*EXERCISE TEXT*.
● ● ●

Single by T.I. featuring André 3000

from the album Trouble Man: Heavy Is the Head
- Released: November 27, 2012
- Recorded: 2012
- Genre: Hip hop
- Length: 5:48
- Label: Grand Hustle; Atlantic;
- Songwriters: Clifford Harris, Jr.; André Benjamin; Phalon Alexander; Stacy Barthe; Derel Haynes; Aldric Johns;
- Producers: Jazze Pha; Sir Clef; Po Johns;

T.I. singles chronology
| "Trap Back Jumpin" (2012) | "Sorry" (2012) | "We Still in This Bitch" (2013) |

André 3000 singles chronology
| "DoYaThing" (2012) | "Sorry" (2012) | "The Ends" (2016) |

= Sorry (T.I. song) =

"Sorry" is a song by American hip hop recording artist T.I. The song was released on November 27, 2012, as the fourth official single from his eighth studio album Trouble Man: Heavy Is the Head (2012). The single, which was produced by American record producer Jazze Pha, features a guest verse from fellow Atlanta-based rapper André 3000, of Southern hip hop group OutKast. The track also features uncredited vocals by Stacy Barthe.

● ● ●

*ENTRIES SUPPLIED*.
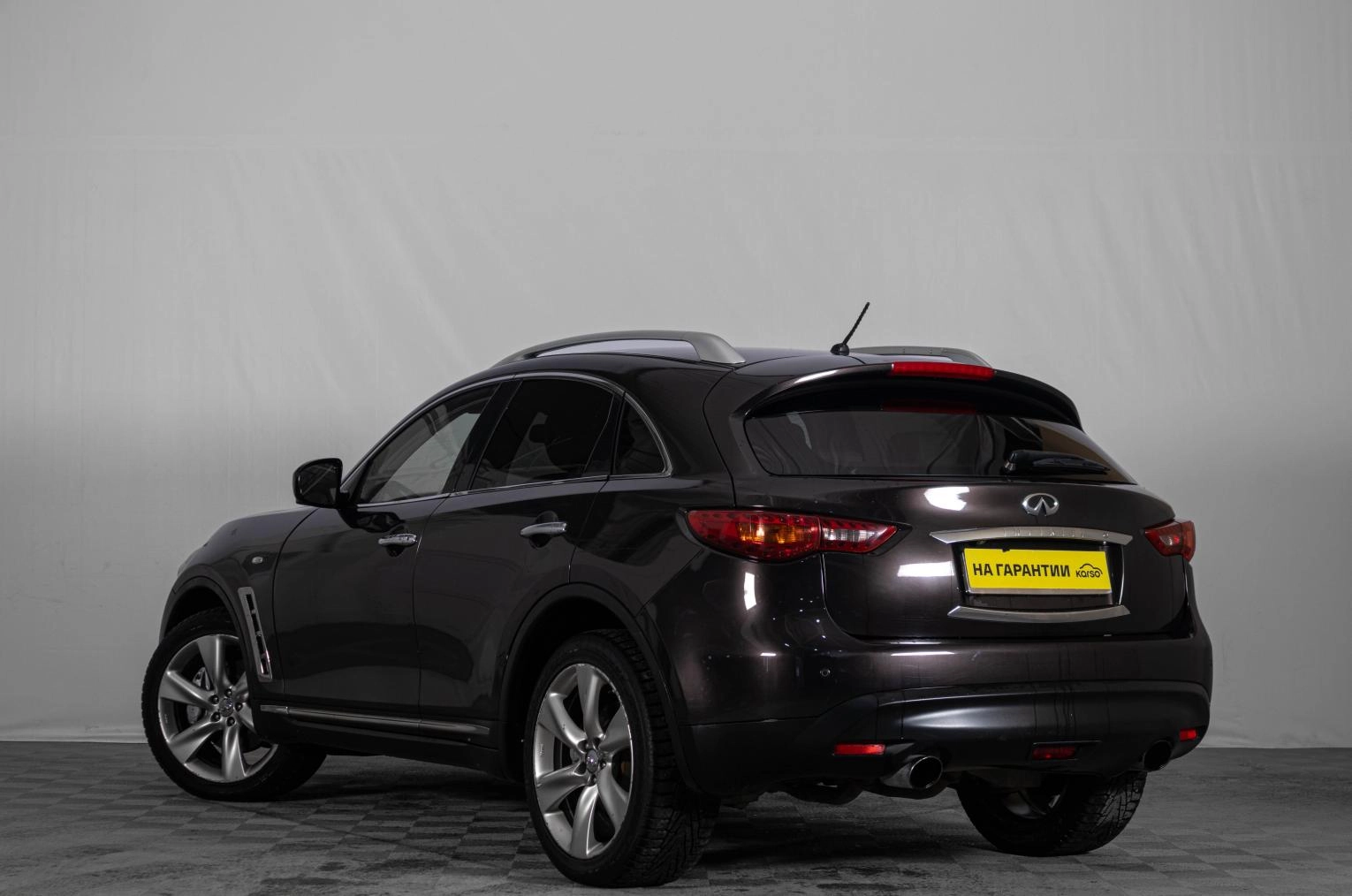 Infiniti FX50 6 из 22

● ● ●

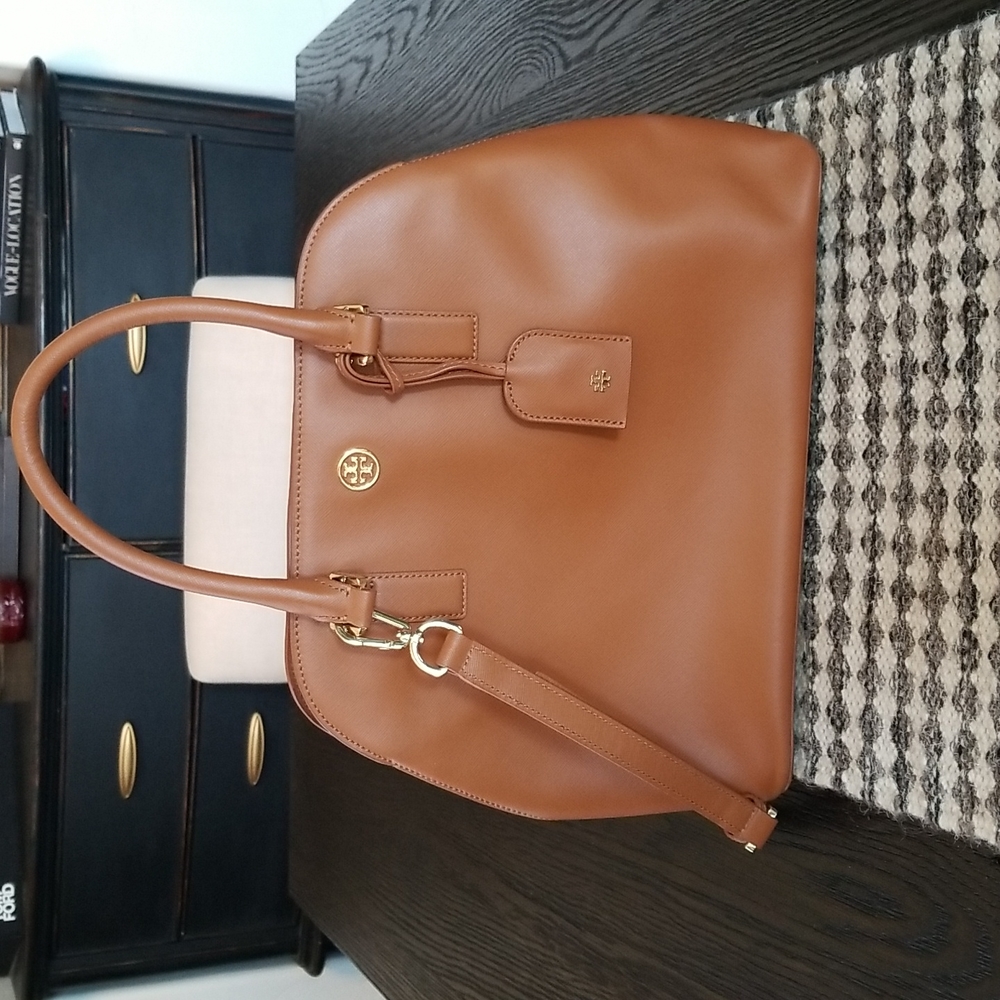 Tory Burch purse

● ● ●

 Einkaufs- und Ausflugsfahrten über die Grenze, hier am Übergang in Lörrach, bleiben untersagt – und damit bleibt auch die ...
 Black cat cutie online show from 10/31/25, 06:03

● ● ●

*REQUIRED WORK*.
**A)** From the text on T.I.'s song "Sorry," quote the passage that begins at the words "André 3000 singles" and ends after the words "by Stacy Barthe.".
**B)** Answer these questions using the text on T.I.'s song "Sorry":
(i) What is the length of the song?
(ii) Which group is André 3000 part of?
(iii) Who sings uncredited vocals on the track?
**C)** Continue the text on T.I.'s song "Sorry," starting after its final sentence.

*OUTPUTS BY TASK*.
**A)**
André 3000 singles chronology
| "DoYaThing" (2012) | "Sorry" (2012) | "The Ends" (2016) |

= Sorry (T.I. song) =

"Sorry" is a song by American hip hop recording artist T.I. The song was released on November 27, 2012, as the fourth official single from his eighth studio album Trouble Man: Heavy Is the Head (2012). The single, which was produced by American record producer Jazze Pha, features a guest verse from fellow Atlanta-based rapper André 3000, of Southern hip hop group OutKast. The track also features uncredited vocals by Stacy Barthe.

**B)**
(i) 5:48
(ii) OutKast, a Southern hip hop group
(iii) Stacy Barthe

**C)**
==Background==
On November 19, 2012, T.I. announced the next two singles for the album would be "Sorry", featuring André 3000, followed by "Hello" featuring vocals from Cee Lo Green and production from Pharrell. "Sorry" was released as a single via iTunes on November 27, 2012. "Sorry" subsequently debuted at #36 on the Hot R&B/Hip-Hop Songs. On January 2, 2013 Andre 3000's Outkast cohort, Big Boi, took to his Twitter account to reveal he would be adding a verse to "Sorry", the song in which 3000 apologizes to him for past mistakes. T.I. had always wanted to work with Andre 3000; in an interview T.I. revealed the collaboration had finally come into fruition: “I got a record with 3000,” he told DJ Whoo Kid on Shade 45. “That’s a proud moment for me.”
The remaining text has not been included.